GOAL
Every entry here needs to be repeated exactly.

DATA PROVIDED
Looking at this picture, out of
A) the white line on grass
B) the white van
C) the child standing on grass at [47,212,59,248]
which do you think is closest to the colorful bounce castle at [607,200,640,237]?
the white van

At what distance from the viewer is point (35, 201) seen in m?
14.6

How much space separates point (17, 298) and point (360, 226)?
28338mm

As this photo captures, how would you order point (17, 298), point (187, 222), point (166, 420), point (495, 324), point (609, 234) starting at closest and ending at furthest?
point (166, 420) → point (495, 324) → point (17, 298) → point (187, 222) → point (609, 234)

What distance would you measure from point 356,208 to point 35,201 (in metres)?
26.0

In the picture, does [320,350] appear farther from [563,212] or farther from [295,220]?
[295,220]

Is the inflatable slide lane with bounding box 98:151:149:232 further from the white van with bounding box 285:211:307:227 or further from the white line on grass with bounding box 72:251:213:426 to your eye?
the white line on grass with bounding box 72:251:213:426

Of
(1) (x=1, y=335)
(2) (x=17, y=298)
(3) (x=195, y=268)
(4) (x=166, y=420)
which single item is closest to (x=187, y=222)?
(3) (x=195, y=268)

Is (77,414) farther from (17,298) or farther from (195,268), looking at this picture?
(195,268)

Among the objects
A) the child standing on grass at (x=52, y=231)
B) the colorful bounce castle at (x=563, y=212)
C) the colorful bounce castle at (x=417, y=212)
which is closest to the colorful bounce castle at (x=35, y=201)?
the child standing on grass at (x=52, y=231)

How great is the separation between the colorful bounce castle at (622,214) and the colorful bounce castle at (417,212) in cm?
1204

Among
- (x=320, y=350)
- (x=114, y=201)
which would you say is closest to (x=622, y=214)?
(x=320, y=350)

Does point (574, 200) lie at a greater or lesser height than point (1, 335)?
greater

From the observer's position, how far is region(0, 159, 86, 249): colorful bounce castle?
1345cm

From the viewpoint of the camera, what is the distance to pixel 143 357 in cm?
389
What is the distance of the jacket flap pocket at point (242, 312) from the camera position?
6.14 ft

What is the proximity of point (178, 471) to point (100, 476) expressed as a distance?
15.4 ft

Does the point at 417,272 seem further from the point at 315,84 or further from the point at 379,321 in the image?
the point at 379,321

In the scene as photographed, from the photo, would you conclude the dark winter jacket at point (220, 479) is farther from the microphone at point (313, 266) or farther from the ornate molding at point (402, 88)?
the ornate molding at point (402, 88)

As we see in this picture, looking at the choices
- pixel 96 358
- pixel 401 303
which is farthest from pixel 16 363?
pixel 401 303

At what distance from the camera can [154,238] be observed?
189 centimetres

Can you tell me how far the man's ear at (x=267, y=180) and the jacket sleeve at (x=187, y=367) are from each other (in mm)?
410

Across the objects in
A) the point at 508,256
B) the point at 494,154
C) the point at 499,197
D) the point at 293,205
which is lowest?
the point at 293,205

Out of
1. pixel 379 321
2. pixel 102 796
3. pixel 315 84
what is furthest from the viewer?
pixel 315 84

ANSWER BELOW
Looking at this picture, out of
A) the white line on grass
B) the white van
C) the child standing on grass at [47,212,59,248]
which do you think is closest to the colorful bounce castle at [607,200,640,237]?
the white van

At what distance from the viewer is point (35, 201) seen in m?
14.6

How much space separates point (17, 298) and point (360, 226)?
28338mm

As this photo captures, how would you order point (17, 298), point (187, 222), point (166, 420), point (495, 324), point (609, 234) starting at closest and ending at furthest?
point (166, 420) → point (495, 324) → point (17, 298) → point (187, 222) → point (609, 234)

What distance would you measure from point 356,208 to point 35,201 (in metres)?
26.0

In the picture, does [320,350] appear farther from [563,212] or farther from [295,220]?
[295,220]

Is the inflatable slide lane with bounding box 98:151:149:232 further from the white van with bounding box 285:211:307:227 or further from the white line on grass with bounding box 72:251:213:426 to your eye?
the white line on grass with bounding box 72:251:213:426

Of
(1) (x=1, y=335)
(2) (x=17, y=298)
(3) (x=195, y=268)
(4) (x=166, y=420)
which single item is closest to (x=187, y=222)?
(3) (x=195, y=268)

Is (77,414) farther from (17,298) or farther from (195,268), looking at this picture?
(195,268)

Among the objects
A) the child standing on grass at (x=52, y=231)
B) the colorful bounce castle at (x=563, y=212)
C) the colorful bounce castle at (x=417, y=212)
which is closest to the colorful bounce castle at (x=35, y=201)?
the child standing on grass at (x=52, y=231)

How great is the separation between the colorful bounce castle at (622,214) and the colorful bounce castle at (417,212) in cm?
1204

Among
- (x=320, y=350)
- (x=114, y=201)
which would you say is closest to (x=622, y=214)?
(x=320, y=350)

Does point (574, 200) lie at a greater or lesser height than point (1, 335)?
greater

From the observer's position, how far is region(0, 159, 86, 249): colorful bounce castle?
1345cm

From the viewpoint of the camera, what is the distance to pixel 143 357 in cm?
389
What is the distance of the jacket flap pocket at point (242, 312) from the camera position?
6.14 ft

What is the proximity of point (178, 471) to point (100, 476) expressed as a distance?
15.4 ft

Does the point at 417,272 seem further from the point at 315,84 or further from the point at 379,321 in the image?
the point at 379,321

In the scene as photographed, from the photo, would you conclude the dark winter jacket at point (220, 479) is farther from the microphone at point (313, 266) or farther from the ornate molding at point (402, 88)?
the ornate molding at point (402, 88)

As we see in this picture, looking at the choices
- pixel 96 358
- pixel 401 303
which is farthest from pixel 16 363?
pixel 401 303

At what distance from the camera can [154,238] be observed?
189 centimetres

Can you tell me how far the man's ear at (x=267, y=180) and the jacket sleeve at (x=187, y=367) are from each other (in mm)?
410

Across the objects in
A) the point at 508,256
B) the point at 494,154
C) the point at 499,197
D) the point at 293,205
which is lowest?
the point at 293,205

Out of
1. pixel 379 321
2. pixel 102 796
3. pixel 315 84
what is furthest from the viewer?
pixel 315 84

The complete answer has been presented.